The data:

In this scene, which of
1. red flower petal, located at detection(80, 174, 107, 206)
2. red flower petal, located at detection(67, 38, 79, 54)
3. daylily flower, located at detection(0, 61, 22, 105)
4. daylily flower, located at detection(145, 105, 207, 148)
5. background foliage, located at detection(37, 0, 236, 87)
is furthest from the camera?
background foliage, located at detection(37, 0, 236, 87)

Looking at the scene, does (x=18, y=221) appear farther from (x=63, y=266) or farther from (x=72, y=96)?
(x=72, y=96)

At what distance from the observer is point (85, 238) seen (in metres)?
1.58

The problem:
Reproduce the material above verbatim, from its first line through its last.

Answer to the exercise:
In this scene, which of
1. red flower petal, located at detection(80, 174, 107, 206)
2. red flower petal, located at detection(67, 38, 79, 54)
3. daylily flower, located at detection(0, 61, 22, 105)
4. daylily flower, located at detection(145, 105, 207, 148)
5. background foliage, located at detection(37, 0, 236, 87)
is furthest from the camera?
background foliage, located at detection(37, 0, 236, 87)

Looking at the scene, does (x=18, y=221) appear farther from (x=63, y=266) or farther from (x=72, y=96)?
(x=72, y=96)

At what distance from the observer is point (85, 238) seen (in metres)?
1.58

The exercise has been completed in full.